As China unveils retaliatory tariffs on selected U.S. goods, Bitcoin flutters around the $99,300 mark. On February 4, 2025, China’s finance ministry revealed that from February 10, an extra 15% tariff will be levied on coal and liquefied natural gas, and an extra 10% on crude oil, agricultural machinery, and specific vehicles.
The declaration of these tariffs by China is a response to the additional tariffs imposed by the U.S. on Chinese goods that came into effect today. In a translated statement, the Chinese ministry stated, “The unilateral imposition of tariffs by the U.S. gravely infringes upon the rules of the World Trade Organization.”
In the meantime, on Tuesday, the Ministry of Commerce in China declared that it will tighten export controls on goods containing tungsten, tellurium, bismuth, molybdenum, and indium, citing the necessity to protect national interests and security.

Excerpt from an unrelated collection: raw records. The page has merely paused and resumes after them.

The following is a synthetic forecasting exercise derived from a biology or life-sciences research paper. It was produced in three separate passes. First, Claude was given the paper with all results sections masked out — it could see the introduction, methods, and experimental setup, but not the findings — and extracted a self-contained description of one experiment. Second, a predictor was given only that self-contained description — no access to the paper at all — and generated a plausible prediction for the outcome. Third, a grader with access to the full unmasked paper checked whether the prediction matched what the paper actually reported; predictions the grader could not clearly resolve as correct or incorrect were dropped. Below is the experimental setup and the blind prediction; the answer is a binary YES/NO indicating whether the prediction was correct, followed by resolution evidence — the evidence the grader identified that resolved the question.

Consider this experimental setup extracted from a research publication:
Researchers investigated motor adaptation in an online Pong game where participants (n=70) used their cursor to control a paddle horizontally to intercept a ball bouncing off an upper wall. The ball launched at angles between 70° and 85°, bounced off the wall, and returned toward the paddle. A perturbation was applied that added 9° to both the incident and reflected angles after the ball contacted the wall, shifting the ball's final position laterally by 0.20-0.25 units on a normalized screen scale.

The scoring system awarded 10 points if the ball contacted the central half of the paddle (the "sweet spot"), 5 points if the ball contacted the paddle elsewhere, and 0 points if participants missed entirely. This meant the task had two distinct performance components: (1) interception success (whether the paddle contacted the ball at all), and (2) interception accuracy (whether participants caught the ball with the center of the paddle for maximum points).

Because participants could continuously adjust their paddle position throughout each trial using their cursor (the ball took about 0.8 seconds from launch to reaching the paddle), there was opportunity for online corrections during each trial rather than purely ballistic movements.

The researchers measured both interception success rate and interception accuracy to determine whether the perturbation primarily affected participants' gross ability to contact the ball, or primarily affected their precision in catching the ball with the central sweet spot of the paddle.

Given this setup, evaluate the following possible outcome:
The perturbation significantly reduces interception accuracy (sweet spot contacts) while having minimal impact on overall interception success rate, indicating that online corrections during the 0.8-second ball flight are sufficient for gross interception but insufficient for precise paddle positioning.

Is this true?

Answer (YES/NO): NO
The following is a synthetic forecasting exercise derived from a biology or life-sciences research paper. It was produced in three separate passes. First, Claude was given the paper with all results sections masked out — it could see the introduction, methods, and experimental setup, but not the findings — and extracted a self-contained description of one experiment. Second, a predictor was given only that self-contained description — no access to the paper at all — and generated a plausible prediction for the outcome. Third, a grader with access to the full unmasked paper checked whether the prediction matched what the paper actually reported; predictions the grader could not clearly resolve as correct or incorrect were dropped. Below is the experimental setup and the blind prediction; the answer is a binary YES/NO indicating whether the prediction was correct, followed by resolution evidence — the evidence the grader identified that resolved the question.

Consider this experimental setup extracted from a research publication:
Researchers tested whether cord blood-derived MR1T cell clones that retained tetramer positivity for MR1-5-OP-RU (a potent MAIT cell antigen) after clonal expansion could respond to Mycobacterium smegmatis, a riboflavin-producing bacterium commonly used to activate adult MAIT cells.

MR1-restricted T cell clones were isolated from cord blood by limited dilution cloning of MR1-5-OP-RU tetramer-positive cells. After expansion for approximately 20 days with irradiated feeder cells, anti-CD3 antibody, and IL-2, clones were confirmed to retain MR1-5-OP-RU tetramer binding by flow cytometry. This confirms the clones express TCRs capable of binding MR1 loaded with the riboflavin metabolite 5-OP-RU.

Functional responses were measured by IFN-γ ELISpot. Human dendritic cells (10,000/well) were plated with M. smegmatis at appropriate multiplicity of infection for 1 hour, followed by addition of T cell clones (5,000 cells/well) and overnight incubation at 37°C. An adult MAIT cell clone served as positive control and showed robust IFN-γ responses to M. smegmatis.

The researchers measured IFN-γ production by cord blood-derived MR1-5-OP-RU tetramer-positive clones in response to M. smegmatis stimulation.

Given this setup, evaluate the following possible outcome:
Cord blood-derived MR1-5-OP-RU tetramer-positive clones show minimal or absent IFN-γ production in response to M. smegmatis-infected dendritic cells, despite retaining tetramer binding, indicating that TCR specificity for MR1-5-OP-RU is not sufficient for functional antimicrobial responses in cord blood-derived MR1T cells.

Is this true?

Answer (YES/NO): NO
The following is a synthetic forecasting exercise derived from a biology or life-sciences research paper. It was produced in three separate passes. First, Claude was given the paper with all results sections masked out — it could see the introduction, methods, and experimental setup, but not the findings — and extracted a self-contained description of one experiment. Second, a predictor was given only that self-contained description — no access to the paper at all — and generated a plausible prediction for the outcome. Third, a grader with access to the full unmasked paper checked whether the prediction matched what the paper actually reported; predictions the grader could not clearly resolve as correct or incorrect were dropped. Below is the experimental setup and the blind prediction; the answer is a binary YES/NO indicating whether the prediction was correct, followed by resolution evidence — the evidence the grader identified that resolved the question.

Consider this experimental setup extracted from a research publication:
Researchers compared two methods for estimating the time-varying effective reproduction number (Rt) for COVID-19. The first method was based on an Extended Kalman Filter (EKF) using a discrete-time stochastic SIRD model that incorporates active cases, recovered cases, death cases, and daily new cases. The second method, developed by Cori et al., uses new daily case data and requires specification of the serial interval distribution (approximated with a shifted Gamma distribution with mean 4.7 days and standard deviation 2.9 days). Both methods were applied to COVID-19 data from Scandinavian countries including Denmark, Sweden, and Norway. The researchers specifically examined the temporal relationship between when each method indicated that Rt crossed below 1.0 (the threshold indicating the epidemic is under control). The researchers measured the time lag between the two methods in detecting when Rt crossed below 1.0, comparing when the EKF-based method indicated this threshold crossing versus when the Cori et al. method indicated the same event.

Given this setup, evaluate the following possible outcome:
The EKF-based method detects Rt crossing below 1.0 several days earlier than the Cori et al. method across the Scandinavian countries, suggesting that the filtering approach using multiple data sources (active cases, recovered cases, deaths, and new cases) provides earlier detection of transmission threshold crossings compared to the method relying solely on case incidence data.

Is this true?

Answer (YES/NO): NO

Currently, Bitcoin is trading at approximately $99,300, having recovered from a dip to around $98,500 earlier today and from $92,800 on Monday amidst a wider sell-off. After U.S. President Donald Trump announced a temporary halt on tariff threats between the U.S. and Mexico, Bitcoin saw a sharp rebound to over $100,000 on Monday.
Presto Research’s research analyst, Min Jung, told The Block, “Even though Bitcoin is often juxtaposed with gold as a digital alternative, it is still predominantly viewed as a risk asset by many investors. Therefore, the 10% retaliatory tariff by China on the U.S. is expected to exert pressure on risk assets, including cryptocurrencies, much like equities.”
“However, the initial market reaction might have been an overreaction, as evidenced by the V-shaped recovery preceding the announcement,” Jung added. “The long-term effects will hinge on whether this signifies the start of a widespread trade escalation or remains an isolated incident. Regardless, we anticipate heightened volatility as tariff-related news continues to influence market sentiment.”
Justin d’Anethan, Liquifi’s head of sales, expressed that while the initial market unease was linked to Trump’s tariffs on Mexico and Canada, “it’s becoming apparent that those were just the preliminary rounds — the real escalation is occurring with China, and potentially Europe next.”
Nick Ruck, director of LVRG Research, pointed out that a full-blown trade war could further extend the sell-off of crypto assets unless the US can negotiate a halt or delay similar to those with Canada and Mexico.